Esma Mızrak
Esma Mızrak

İnsana imtihan olarak özlemek yeter

Halil Cibran’ın bir sözü vardır:
“Bugünün kaderine ait en acı şey, dünkü sevincimizin hatırasıdır.”

Peki öyleyse, sevinçlerimizin verdiği gülüşler yüzümüzü kırıştırmasın mı? Hep olmayan şeyler uğruna mı ağlayalım? Biraz da elimizdekilerin, olmuşların, olmuş olmasının verdiği kıymetin tadını çıkarmayalım mı?

Bir şeyin değerini kaybettikten sonra anlamanın verdiği üzüntü, geri dönüşü olmayan bir acıyla eşdeğer olabilir. Eğer hâlâ kaybettiklerimize üzülüyorsak, elimizdeki onca kıymete nankörlük etmiş sayılmaz mıyız? Belki de gerçekten, olması gereken zamanda seversek, hatırlarsak ya da farkına varırsak; en azından kaybetme korkusunu yaşamayız.

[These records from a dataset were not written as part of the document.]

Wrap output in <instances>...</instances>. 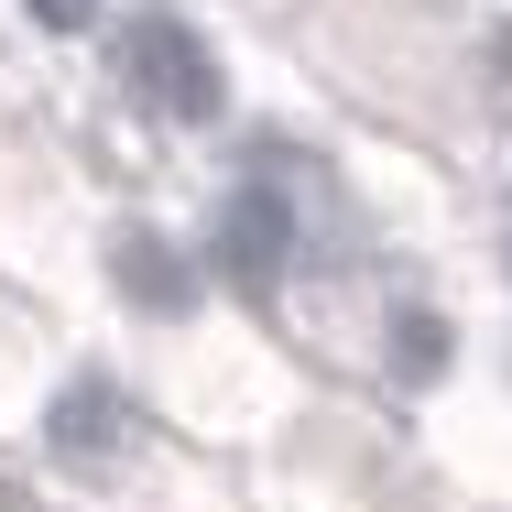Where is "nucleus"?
Segmentation results:
<instances>
[{"label":"nucleus","mask_w":512,"mask_h":512,"mask_svg":"<svg viewBox=\"0 0 512 512\" xmlns=\"http://www.w3.org/2000/svg\"><path fill=\"white\" fill-rule=\"evenodd\" d=\"M120 66H131V88L164 109V120H207L218 109V66H207V44L186 22H131L120 33Z\"/></svg>","instance_id":"f257e3e1"},{"label":"nucleus","mask_w":512,"mask_h":512,"mask_svg":"<svg viewBox=\"0 0 512 512\" xmlns=\"http://www.w3.org/2000/svg\"><path fill=\"white\" fill-rule=\"evenodd\" d=\"M284 240H295V218H284V197H262V186H251V197H229V229H218V262H229V273H240L251 295L273 284Z\"/></svg>","instance_id":"f03ea898"},{"label":"nucleus","mask_w":512,"mask_h":512,"mask_svg":"<svg viewBox=\"0 0 512 512\" xmlns=\"http://www.w3.org/2000/svg\"><path fill=\"white\" fill-rule=\"evenodd\" d=\"M120 393H109V382H77V393H66V404H55V447H66V458H99L109 436H120Z\"/></svg>","instance_id":"7ed1b4c3"},{"label":"nucleus","mask_w":512,"mask_h":512,"mask_svg":"<svg viewBox=\"0 0 512 512\" xmlns=\"http://www.w3.org/2000/svg\"><path fill=\"white\" fill-rule=\"evenodd\" d=\"M109 262H120V284H131V295H153V306H175V295H186V273H175V251H164L153 229H131V240H120Z\"/></svg>","instance_id":"20e7f679"},{"label":"nucleus","mask_w":512,"mask_h":512,"mask_svg":"<svg viewBox=\"0 0 512 512\" xmlns=\"http://www.w3.org/2000/svg\"><path fill=\"white\" fill-rule=\"evenodd\" d=\"M436 360H447V327L414 306V316H404V371H436Z\"/></svg>","instance_id":"39448f33"},{"label":"nucleus","mask_w":512,"mask_h":512,"mask_svg":"<svg viewBox=\"0 0 512 512\" xmlns=\"http://www.w3.org/2000/svg\"><path fill=\"white\" fill-rule=\"evenodd\" d=\"M33 11H44V22H88V0H33Z\"/></svg>","instance_id":"423d86ee"},{"label":"nucleus","mask_w":512,"mask_h":512,"mask_svg":"<svg viewBox=\"0 0 512 512\" xmlns=\"http://www.w3.org/2000/svg\"><path fill=\"white\" fill-rule=\"evenodd\" d=\"M502 55H512V33H502Z\"/></svg>","instance_id":"0eeeda50"}]
</instances>
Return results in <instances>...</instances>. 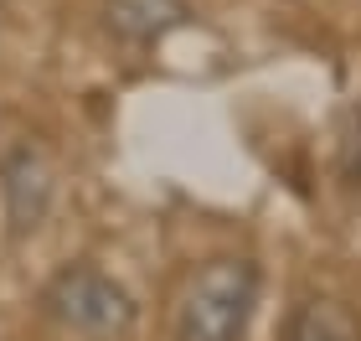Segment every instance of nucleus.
I'll use <instances>...</instances> for the list:
<instances>
[{"instance_id": "1", "label": "nucleus", "mask_w": 361, "mask_h": 341, "mask_svg": "<svg viewBox=\"0 0 361 341\" xmlns=\"http://www.w3.org/2000/svg\"><path fill=\"white\" fill-rule=\"evenodd\" d=\"M258 300V274L243 258H217L191 280L180 305V341H243Z\"/></svg>"}, {"instance_id": "2", "label": "nucleus", "mask_w": 361, "mask_h": 341, "mask_svg": "<svg viewBox=\"0 0 361 341\" xmlns=\"http://www.w3.org/2000/svg\"><path fill=\"white\" fill-rule=\"evenodd\" d=\"M47 311L73 331L114 336V331H124L129 321H135V300L98 269H68V274H57V280L47 285Z\"/></svg>"}, {"instance_id": "3", "label": "nucleus", "mask_w": 361, "mask_h": 341, "mask_svg": "<svg viewBox=\"0 0 361 341\" xmlns=\"http://www.w3.org/2000/svg\"><path fill=\"white\" fill-rule=\"evenodd\" d=\"M47 197H52V176L37 150H16L6 160V213H11V233H31L47 217Z\"/></svg>"}, {"instance_id": "4", "label": "nucleus", "mask_w": 361, "mask_h": 341, "mask_svg": "<svg viewBox=\"0 0 361 341\" xmlns=\"http://www.w3.org/2000/svg\"><path fill=\"white\" fill-rule=\"evenodd\" d=\"M176 21H186V6H180V0H114L109 6V26L129 42H150Z\"/></svg>"}, {"instance_id": "5", "label": "nucleus", "mask_w": 361, "mask_h": 341, "mask_svg": "<svg viewBox=\"0 0 361 341\" xmlns=\"http://www.w3.org/2000/svg\"><path fill=\"white\" fill-rule=\"evenodd\" d=\"M289 341H361V326L351 321V311H341L336 300H315V305L300 311Z\"/></svg>"}, {"instance_id": "6", "label": "nucleus", "mask_w": 361, "mask_h": 341, "mask_svg": "<svg viewBox=\"0 0 361 341\" xmlns=\"http://www.w3.org/2000/svg\"><path fill=\"white\" fill-rule=\"evenodd\" d=\"M341 166H346V181L361 186V109L346 114V135H341Z\"/></svg>"}]
</instances>
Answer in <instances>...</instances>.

Ama unutmayın ki, her ne olursa olsun, kaybetmek varoluşun doğasında yer alan bir acıdır ve her canlıyı yıpratır. Bunu bir rekabet ya da bir nesne olarak düşünmeyin. Bu bir insan olabilir, bir hatıra, bir hayvan… ya da yalnızca bir duygu.

Hani şu gerçekten hatırladıkça içimizi sızlatan, o anı taşırken duyguların tavan yaptığı zamanlar… Şimdi bulunduğumuz yerde yok olmuş, unutulmaya yüz tutmuş bir duygu ya da belki de bir insandır bu.

İnsan, başka bir insanın öksürük sesini özler mi? Özlemez demeyin… Özler, hem de nasıl! Şu an bile özlüyor. Belki birkaç saat önce, belki de dün özledi.

Cahit Zarifoğlu der ki:
“İnsana imtihan olarak özlemek yeter.”

İşte tam bu noktada insan perişanlaşır, ıssızlaşır, içine kapanır, hatta saldırganlaşır. Neden yaşandı diye değil, neden yaşanırken fark edemedim; neden yeterince bakamadım, neden gerektiği gibi sevemedim diye.

İnsan, geçmişte bir şeyi hatırlamak istediğinde, genellikle yalnızca güzel anıları çağırır zihnine. Eksik kısımları kendi kurduğu sahnelerle tamamlayarak kendini avutmaya çalışır. Çünkü insan, ne yok olmaya ne de yok olmuş bir şeyi kabullenmeye yatkındır.

Ama unutmayın:
Asıl yalnızlık, özleyecek hiç kimsenin kalmadığı andır.